Cerpen


Sabtu, 14 Maret 2015

Teori Belajar Menurut Brownell, Dienes dan Van Hiele

A.    TEORI ARTHUR WILLIAM BROWNELL
Salah satu ahli yang memberikan sumbangan pikiran dalam teori belajar adalah William Artur Brownell dilahirkan tanggal 19 mei 1895 dan wafat pada tanggal 24 mei 1977, yang mendedikasikan hidupnya dalam dunia pendidikan. W.A. Brownell mengungkapkan bahwa “belajar matematika harus merupakan belajar bermakna dan belajar pengertian.” Dia menegaskan bahwa belajar pada hakikatnya suatu proses yang bermakna. Bila kita perhatikan, teori yang dikemukakan brownell ini sesuai dengan teori belajar-mengajar Gestalt, yang muncul dipertengahan tahun 1930. Menurut teori belajar-mengajar Gestalt, latihan hafalan/ulangan atau yang dikenal dengan sebutan drill adalah sangat penting dalam kegiatan pengajaran. Cara ini ditetapkan setelah tertanamnya pengertian.
Menurut Brownell dalam belajar orang membutuhkan makna, bukan hanya sekedar respon otomatis yang banyak. Maka dengan demikian, teori drill dalam pembelajaran matematika yang dikembangkan atas dasar teori asosiasi atau teori stimulus respon, menurutnya terkesan bahwa proses pembelajaran matematika khususnya aritmetika dipahami semata-mata hanya sebagai kemahiran.[1]

Aritmetika atau berhitung yang diberikan pada anak-anak SD dulu lebih menitikberatkan hafalan dan mengasah otak. Aplikasi dari bahan yang diajarkan dan bagaimana kaitannya dengan pelajaran-pelajaran lainnya sedikit sekali dikupas. Menurut Brownell, anak-anak yang berhasil mengikuti pelajaran pada waktu itu, memiliki kemampuan berhitung yang jauh melebihi anak-anak sekarang.

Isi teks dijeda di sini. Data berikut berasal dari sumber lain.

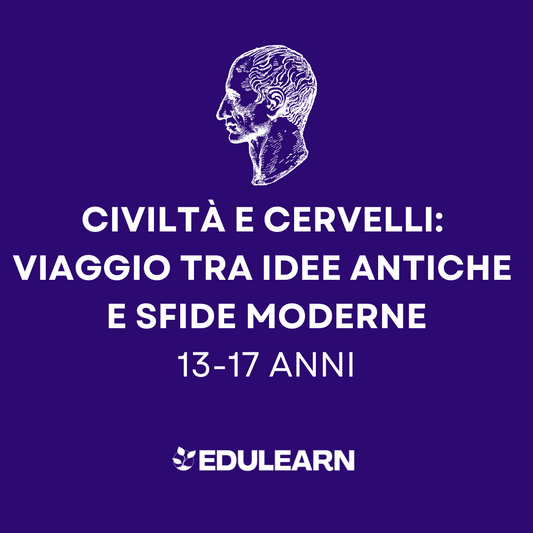 Civiltà e Cervelli: Viaggio tra Idee Antiche e Sfide Moderne - 13-17 anni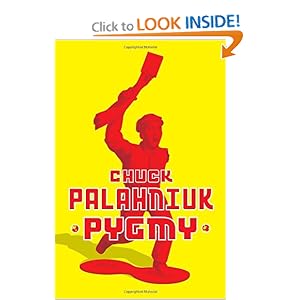 Pygmy - Chuck Palahniuk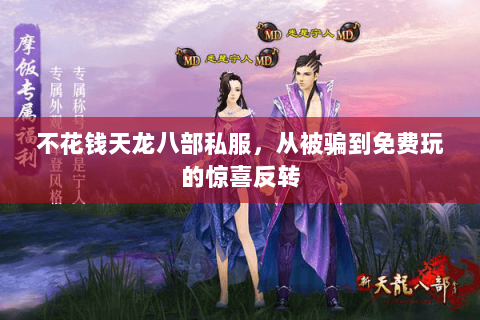 不花钱天龙八部私服,从被骗到免费玩的惊喜反转 不花钱天龙八部私服,从被骗到免费玩的惊喜反转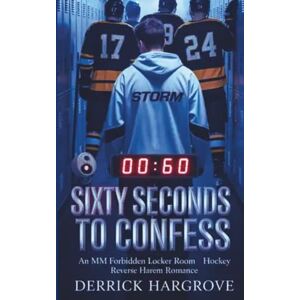 HARGROVE, DERRICK SIXTY SECONDS LEFT TO CONFESS: An MM Forbidden Locker Room Hockey Reverse Harem Romance HARGROVE, DERRICK SIXTY SECONDS LEFT TO CONFESS: An MM Forbidden Locker Room Hockey Reverse Harem Romance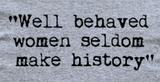 Well Behaved Women Seldom Make History Feminist Quote Ladies T-Shirt
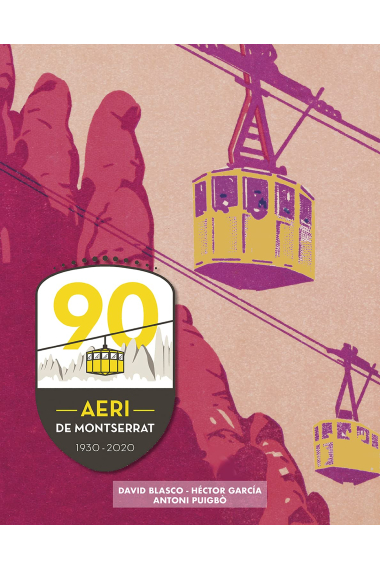 Aeri de Montserrat. 90 anys: 1930-2020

Banyaknya latihan yang sangat diterapkan pada anak dan latihan mengasah otak dengan soal-soal yang panjang dan sangat rumit merupakan pengaruh dari doktrin disiplin formal.[2]
Didalamnya terdapat dalam perkembangan yang menunjukkan bahwa doktrin formal itu memiliki kekeliruan yang cukup mendasar. Hasil dari penelitian yang dilaksanakan pada abad 19 yang menunjukkan bahwa belajar tidak melalui latihan hafalan dan mengasah otak. Namun diperoleh anak melalui bagaimana anak berbuat, berfikir, memperoleh persepsi dan lain-lain.
B.     TEORI ZOLTAN P. DIENES
Zoltan P. Dienes adalah seorang matematikawan yang merumuskan perhatiannya pada cara-cara pengajaran terhadap anak-anak. Dienes berpendapat bahwa pada dasarnya matematika dapat dianggap sebagai study tentang struktur, memisah-misahkan hubungan-hubungan diantara struktur-struktur dan mengkatagorikan hubungan-hubungan diantara struktur-struktur. Dienes menambahkan, tiap-tiap konsep atau prinsip dalam matematika yang disajikan dalam bentuk yang kongkret akan dapat dipahami dengan baik.[3] Dapat disimpulkan bahwa, Ini mengandung arti bahwa benda-benda atau objek-objek dalam bentuk permainan akan mudah untuk membantu peranan dalam pengajaran matematika.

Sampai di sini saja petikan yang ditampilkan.